Nel 2003, nell’anno in cui San Antonio vinse il suo secondo titolo NBA, un uomo fece parlare di sé in una partita di Regular Season, un certo Kobe Bryant, non per la quantità di punti realizzati, bensì per il numero di triple messa in un singolo match. 12 per la precisione, con una mano calda e morbida, come quella del Mamba è sempre stata, che all’epoca fece impazzire i Supersonics di Seattle, cominciando a far capire al mondo quanto quel numero 8 (poi 24) fosse davvero di un altro pianeta.

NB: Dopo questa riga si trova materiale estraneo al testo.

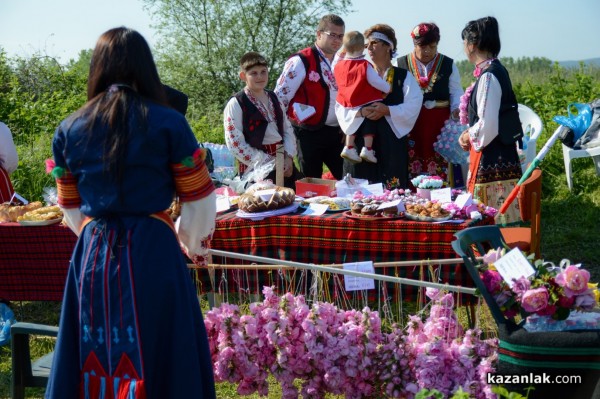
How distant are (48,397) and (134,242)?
0.70 meters

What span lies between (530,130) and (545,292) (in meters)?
4.73

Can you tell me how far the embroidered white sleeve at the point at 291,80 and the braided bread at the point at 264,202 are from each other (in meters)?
1.69

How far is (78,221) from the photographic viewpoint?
2.89 metres

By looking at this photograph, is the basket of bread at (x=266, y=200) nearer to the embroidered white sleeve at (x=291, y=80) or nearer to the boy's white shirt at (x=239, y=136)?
the boy's white shirt at (x=239, y=136)

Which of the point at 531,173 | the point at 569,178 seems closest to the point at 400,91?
the point at 531,173

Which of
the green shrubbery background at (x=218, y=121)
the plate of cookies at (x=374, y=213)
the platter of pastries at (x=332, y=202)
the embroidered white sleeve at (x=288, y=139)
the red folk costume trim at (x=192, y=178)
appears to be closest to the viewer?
the red folk costume trim at (x=192, y=178)

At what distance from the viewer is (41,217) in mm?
4816

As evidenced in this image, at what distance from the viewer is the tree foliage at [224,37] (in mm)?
10469

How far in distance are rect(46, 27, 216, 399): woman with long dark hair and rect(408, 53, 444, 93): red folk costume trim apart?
147 inches

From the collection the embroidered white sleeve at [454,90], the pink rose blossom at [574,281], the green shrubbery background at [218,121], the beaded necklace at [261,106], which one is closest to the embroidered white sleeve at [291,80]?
the beaded necklace at [261,106]

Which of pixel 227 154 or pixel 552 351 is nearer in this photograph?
pixel 552 351

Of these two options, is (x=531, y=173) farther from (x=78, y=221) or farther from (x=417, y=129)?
(x=78, y=221)

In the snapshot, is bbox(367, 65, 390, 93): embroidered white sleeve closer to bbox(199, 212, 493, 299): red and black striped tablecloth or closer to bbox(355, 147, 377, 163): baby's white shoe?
bbox(355, 147, 377, 163): baby's white shoe

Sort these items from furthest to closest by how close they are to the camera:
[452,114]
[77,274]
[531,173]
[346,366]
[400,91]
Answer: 1. [452,114]
2. [400,91]
3. [531,173]
4. [346,366]
5. [77,274]
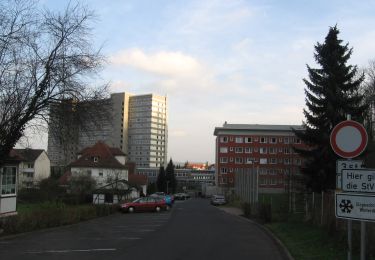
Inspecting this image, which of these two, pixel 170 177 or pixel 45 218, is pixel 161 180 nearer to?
pixel 170 177

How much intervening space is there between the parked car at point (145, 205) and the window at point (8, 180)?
13902 millimetres

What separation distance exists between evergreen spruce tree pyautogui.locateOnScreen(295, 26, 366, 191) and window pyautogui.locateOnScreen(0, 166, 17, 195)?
21.0m

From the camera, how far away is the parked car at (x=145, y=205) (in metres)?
47.4

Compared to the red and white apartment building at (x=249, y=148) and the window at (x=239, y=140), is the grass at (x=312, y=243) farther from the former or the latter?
the window at (x=239, y=140)

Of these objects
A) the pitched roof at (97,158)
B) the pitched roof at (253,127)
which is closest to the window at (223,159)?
the pitched roof at (253,127)

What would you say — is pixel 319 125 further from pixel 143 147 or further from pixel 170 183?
pixel 170 183

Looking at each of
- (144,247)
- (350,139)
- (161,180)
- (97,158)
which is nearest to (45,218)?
(144,247)

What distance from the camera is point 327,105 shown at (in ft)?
127

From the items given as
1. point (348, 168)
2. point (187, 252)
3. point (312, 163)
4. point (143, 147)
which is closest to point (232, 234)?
point (187, 252)

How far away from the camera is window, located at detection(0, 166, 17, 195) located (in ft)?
109

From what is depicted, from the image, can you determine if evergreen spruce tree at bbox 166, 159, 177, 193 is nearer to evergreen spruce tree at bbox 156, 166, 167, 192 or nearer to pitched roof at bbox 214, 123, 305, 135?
evergreen spruce tree at bbox 156, 166, 167, 192

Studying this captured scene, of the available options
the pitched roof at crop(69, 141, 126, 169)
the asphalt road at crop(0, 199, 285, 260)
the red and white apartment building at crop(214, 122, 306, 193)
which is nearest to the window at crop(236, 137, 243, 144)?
the red and white apartment building at crop(214, 122, 306, 193)

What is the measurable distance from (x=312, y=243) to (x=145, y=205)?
3281 centimetres

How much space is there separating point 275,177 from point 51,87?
10753 cm
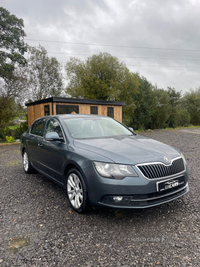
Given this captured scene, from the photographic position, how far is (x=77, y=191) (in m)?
3.23

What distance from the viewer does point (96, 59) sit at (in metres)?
29.0

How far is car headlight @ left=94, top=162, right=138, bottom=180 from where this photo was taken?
2.71 m

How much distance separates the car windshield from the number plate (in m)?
1.51

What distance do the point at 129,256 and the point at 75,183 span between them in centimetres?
133

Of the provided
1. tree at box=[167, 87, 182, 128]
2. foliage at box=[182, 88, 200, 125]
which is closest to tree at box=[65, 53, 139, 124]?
tree at box=[167, 87, 182, 128]

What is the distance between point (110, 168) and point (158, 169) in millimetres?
645

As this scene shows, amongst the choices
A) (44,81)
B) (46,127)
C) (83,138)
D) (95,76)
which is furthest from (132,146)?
(44,81)

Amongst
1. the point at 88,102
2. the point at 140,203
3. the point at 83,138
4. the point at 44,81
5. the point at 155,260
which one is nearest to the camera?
the point at 155,260

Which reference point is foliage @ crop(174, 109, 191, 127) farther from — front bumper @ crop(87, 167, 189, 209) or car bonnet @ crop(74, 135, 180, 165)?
front bumper @ crop(87, 167, 189, 209)

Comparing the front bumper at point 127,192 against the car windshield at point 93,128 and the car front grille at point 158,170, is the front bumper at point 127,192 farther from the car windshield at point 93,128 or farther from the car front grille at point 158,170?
the car windshield at point 93,128

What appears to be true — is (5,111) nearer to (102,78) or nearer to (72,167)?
(72,167)

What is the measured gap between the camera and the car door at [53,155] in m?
3.67

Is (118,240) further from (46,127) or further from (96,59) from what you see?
(96,59)

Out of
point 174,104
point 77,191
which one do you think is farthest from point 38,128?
point 174,104
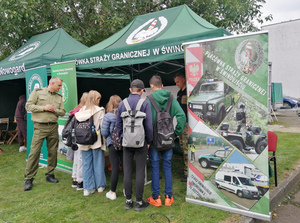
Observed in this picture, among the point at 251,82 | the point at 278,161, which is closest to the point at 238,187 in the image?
the point at 251,82

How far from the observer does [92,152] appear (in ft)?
13.2

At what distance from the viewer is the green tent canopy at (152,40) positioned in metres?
3.82

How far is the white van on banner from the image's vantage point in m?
2.97

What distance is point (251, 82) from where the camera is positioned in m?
2.98

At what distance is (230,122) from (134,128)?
49.4 inches

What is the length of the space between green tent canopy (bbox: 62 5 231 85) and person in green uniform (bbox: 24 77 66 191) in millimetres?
920

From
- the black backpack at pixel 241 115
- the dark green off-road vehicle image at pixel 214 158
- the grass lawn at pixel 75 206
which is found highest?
the black backpack at pixel 241 115

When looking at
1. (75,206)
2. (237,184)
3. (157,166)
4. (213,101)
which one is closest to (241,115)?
(213,101)

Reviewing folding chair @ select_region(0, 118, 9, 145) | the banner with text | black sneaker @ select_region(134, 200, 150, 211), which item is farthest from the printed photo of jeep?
folding chair @ select_region(0, 118, 9, 145)

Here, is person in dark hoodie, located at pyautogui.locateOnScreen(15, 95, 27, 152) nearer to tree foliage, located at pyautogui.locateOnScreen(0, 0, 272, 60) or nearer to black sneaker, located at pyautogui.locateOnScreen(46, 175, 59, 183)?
tree foliage, located at pyautogui.locateOnScreen(0, 0, 272, 60)

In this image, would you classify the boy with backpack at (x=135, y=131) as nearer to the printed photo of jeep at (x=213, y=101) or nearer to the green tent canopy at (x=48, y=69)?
the printed photo of jeep at (x=213, y=101)

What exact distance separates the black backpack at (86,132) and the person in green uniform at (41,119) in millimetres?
880

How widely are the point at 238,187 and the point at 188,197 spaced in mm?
812

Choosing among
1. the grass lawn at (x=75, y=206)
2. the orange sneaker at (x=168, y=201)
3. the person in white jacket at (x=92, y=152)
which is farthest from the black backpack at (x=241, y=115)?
Result: the person in white jacket at (x=92, y=152)
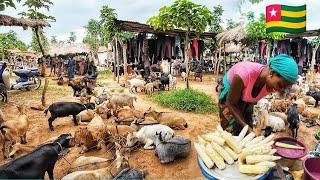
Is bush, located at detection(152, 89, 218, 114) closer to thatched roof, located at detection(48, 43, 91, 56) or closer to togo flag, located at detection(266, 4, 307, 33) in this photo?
togo flag, located at detection(266, 4, 307, 33)

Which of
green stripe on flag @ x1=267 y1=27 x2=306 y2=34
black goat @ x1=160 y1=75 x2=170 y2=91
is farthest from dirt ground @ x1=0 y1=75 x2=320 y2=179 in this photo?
green stripe on flag @ x1=267 y1=27 x2=306 y2=34

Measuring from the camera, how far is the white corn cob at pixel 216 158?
211 cm

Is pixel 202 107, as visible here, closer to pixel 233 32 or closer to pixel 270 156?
pixel 270 156

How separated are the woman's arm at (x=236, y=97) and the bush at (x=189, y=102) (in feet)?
22.4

Ma campioni come il ragazzo che passò la vita in giallo e viola ne nascono pochi, e tra quei prescelti che hanno il sangue del Gioco che scorre nelle loro vene, bisogna citare Stephen Curry. Dopo stanotte una volta di più, visto che contro i Pelicans del sempre più solo Anthony Davis ha riscritto il record di triple, innalzandolo di uno (13) su 17 tentativi. Quando poi, oltre ad essere lui un fenomeno, ha come compagni di squadra gente come Durant o Thompson che ne mettono insieme tanti quanti ne ha messi lui (46, 22 per KD e 24 per Klay), allora la cosa si fa decisamente interessante.

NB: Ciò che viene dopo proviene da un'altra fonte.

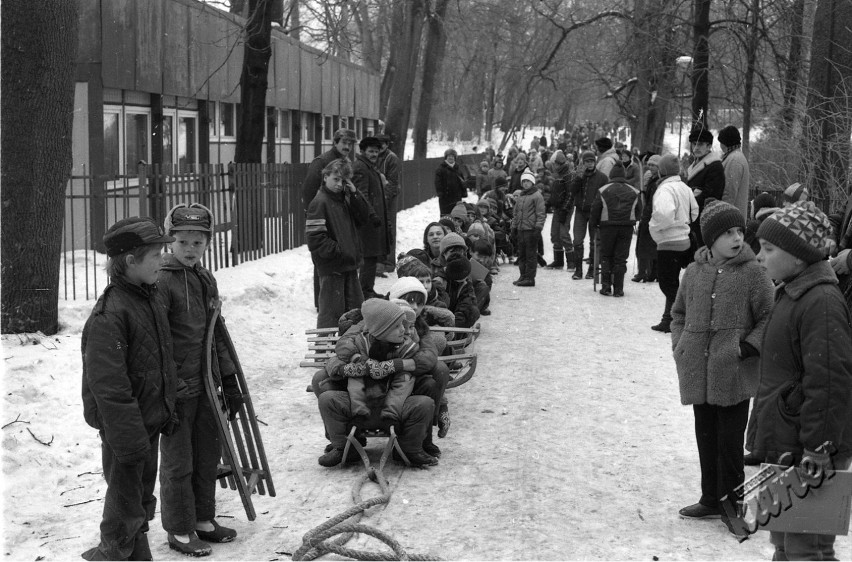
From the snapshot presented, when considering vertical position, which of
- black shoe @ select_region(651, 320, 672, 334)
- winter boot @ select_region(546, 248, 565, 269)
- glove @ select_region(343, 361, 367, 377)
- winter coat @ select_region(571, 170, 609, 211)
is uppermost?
winter coat @ select_region(571, 170, 609, 211)

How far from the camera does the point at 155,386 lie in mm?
4863

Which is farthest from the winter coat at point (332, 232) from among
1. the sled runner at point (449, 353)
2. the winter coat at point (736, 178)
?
the winter coat at point (736, 178)

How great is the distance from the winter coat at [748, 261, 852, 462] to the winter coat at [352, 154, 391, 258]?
710 centimetres

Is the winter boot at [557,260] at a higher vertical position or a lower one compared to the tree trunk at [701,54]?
lower

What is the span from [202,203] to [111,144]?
3094mm

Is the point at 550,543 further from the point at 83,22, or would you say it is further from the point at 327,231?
the point at 83,22

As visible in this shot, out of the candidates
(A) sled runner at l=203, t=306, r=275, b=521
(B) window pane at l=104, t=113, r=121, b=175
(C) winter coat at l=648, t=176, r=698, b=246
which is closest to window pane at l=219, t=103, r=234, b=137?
(B) window pane at l=104, t=113, r=121, b=175

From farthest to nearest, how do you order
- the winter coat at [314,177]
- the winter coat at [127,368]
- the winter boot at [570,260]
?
the winter boot at [570,260] < the winter coat at [314,177] < the winter coat at [127,368]

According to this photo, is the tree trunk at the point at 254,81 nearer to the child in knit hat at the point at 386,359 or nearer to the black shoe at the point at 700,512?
the child in knit hat at the point at 386,359

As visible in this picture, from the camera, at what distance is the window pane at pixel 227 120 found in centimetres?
2314

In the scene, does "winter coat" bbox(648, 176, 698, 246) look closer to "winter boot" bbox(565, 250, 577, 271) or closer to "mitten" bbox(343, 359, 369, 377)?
"mitten" bbox(343, 359, 369, 377)

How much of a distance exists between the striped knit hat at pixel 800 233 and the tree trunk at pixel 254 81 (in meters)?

Soprattutto perché dall’altro lato del campo i ragazzi di New Orleans sono usciti ben più che a testa alta, perdendo di soli cinque possessi contro i vice campioni in carica. Come detto prima, la luce della ‘terra del blues‘ è e sarà per lungo tempo il più famoso monociglio dell’NBA, nonostante Moore e Frazier si stiano dando da fare per provare a formare una costellazione in uno spazio rimasto buio per troppo tempo. Ma sette sconfitte su altrettante partite, per quanto molte siano arrivate punto a punto, non sono sintomo di sicurezza, tantomeno di ottimismo.

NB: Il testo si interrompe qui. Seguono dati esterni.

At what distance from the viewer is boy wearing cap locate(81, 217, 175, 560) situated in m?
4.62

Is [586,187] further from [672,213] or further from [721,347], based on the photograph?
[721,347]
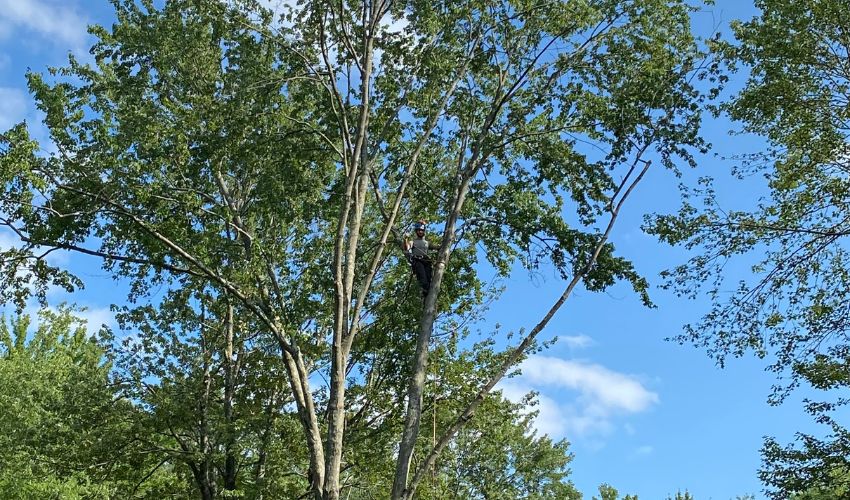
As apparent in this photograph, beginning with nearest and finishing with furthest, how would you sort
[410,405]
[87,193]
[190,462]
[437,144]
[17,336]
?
1. [410,405]
2. [87,193]
3. [437,144]
4. [190,462]
5. [17,336]

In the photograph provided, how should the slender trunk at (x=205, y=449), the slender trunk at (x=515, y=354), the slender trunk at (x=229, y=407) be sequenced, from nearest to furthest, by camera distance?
the slender trunk at (x=515, y=354) < the slender trunk at (x=229, y=407) < the slender trunk at (x=205, y=449)

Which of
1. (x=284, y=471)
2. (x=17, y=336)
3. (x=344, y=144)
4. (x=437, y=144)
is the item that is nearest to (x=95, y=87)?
(x=344, y=144)

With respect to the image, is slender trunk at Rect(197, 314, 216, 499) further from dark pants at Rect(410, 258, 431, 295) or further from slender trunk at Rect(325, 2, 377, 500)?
dark pants at Rect(410, 258, 431, 295)

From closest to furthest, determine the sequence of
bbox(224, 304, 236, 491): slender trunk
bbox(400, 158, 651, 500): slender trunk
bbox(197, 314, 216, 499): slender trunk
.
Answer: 1. bbox(400, 158, 651, 500): slender trunk
2. bbox(224, 304, 236, 491): slender trunk
3. bbox(197, 314, 216, 499): slender trunk

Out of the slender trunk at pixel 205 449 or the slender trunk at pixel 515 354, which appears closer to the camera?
the slender trunk at pixel 515 354

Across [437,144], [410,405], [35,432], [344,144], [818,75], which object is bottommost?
[410,405]

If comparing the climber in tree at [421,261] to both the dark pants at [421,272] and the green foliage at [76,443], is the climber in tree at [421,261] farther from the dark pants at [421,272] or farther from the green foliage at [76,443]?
the green foliage at [76,443]

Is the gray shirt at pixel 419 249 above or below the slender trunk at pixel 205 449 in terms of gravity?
above

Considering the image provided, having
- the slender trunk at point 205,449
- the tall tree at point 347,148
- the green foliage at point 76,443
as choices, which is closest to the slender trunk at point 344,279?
the tall tree at point 347,148

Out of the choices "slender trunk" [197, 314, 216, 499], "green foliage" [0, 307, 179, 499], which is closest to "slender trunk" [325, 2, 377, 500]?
"slender trunk" [197, 314, 216, 499]

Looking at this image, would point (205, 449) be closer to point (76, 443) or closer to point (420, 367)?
point (76, 443)

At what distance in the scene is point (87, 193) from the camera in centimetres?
896

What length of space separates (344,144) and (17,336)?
1887 centimetres

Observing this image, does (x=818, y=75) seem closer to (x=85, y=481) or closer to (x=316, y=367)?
(x=316, y=367)
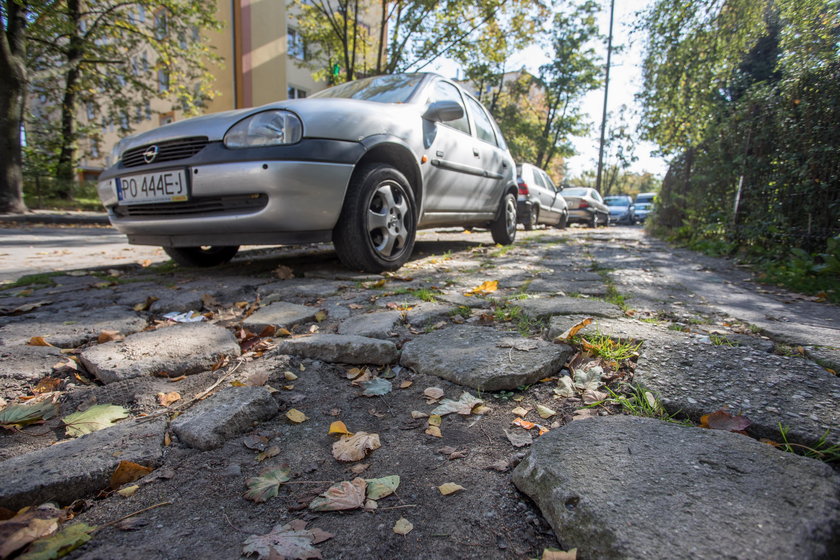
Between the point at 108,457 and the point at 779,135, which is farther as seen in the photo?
the point at 779,135

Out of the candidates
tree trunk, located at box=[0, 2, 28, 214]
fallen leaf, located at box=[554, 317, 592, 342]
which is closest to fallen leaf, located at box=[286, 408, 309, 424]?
fallen leaf, located at box=[554, 317, 592, 342]

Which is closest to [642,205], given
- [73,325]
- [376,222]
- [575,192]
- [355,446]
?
[575,192]

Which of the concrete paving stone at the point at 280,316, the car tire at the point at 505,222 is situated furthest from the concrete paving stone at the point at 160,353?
the car tire at the point at 505,222

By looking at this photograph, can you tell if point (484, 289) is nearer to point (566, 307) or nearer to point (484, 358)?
point (566, 307)

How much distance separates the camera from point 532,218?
10.6 m

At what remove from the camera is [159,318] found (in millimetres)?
2342

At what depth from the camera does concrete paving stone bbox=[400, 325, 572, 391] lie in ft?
4.91

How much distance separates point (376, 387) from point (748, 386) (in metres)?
1.14

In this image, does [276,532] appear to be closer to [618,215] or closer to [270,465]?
[270,465]

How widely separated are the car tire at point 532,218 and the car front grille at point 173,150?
26.4 ft

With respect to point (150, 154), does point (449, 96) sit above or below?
above

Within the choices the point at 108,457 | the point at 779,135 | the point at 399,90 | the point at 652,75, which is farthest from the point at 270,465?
the point at 652,75

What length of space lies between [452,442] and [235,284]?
2.30 metres

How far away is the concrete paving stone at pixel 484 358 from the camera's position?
1.50m
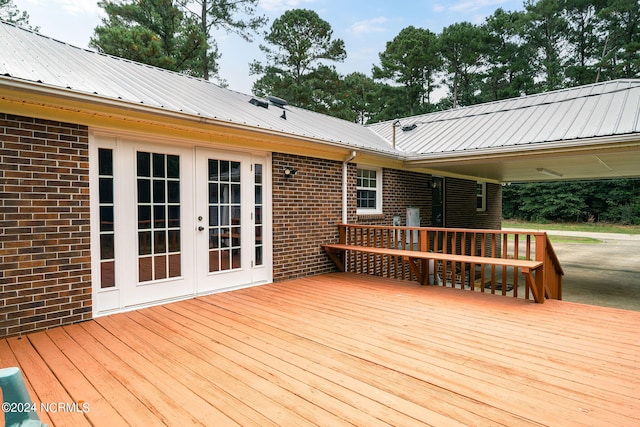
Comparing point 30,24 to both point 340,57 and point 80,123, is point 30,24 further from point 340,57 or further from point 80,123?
point 80,123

E se in una squadra come i Warriors il gioco d’attacco continua a essere questo ‘flow‘ che tanto piace a Kerr, che tanto esalta Curry, nella parte alta della California, a Los Angeles, sponda Clippers, è la difesa a farla da padrone. Il trio composto da Paul, Griffin e Jordan sta realmente facendosi avanti per iscriversi tra i papabili nomi da Playoffs, viste le prestazioni degli ultimi due. Mentre CP3 vede passaggi e traiettorie impossibili e impensabili, mandando a canestro chiunque sia il suo compagno di squadra in quel frangente, Blake e DeAndre difendono il tabellone con unghie e denti, raccogliendo tutto ciò che cade e che non tocca la retina.

Dieci rimbalzi a testa nell’ultimo match contro Detroit, altri 13 in due (ai quali aggiungere gli 8 di Paul) contro San Antonio. Si può dire che l’inizio di stagione dei ragazzi di Doc Rivers non sia stato affatto male, visto anche le sei vittorie e l’unica sconfitta maturata contro OKC per soli due punti. Questo significa che il secondo posto è un traguardo raggiungibile per i rossoblù, decisi questa stagione più che mai a fare bene alle Finals, risultato minimo per un roster che sembra essersi finalmente trovato.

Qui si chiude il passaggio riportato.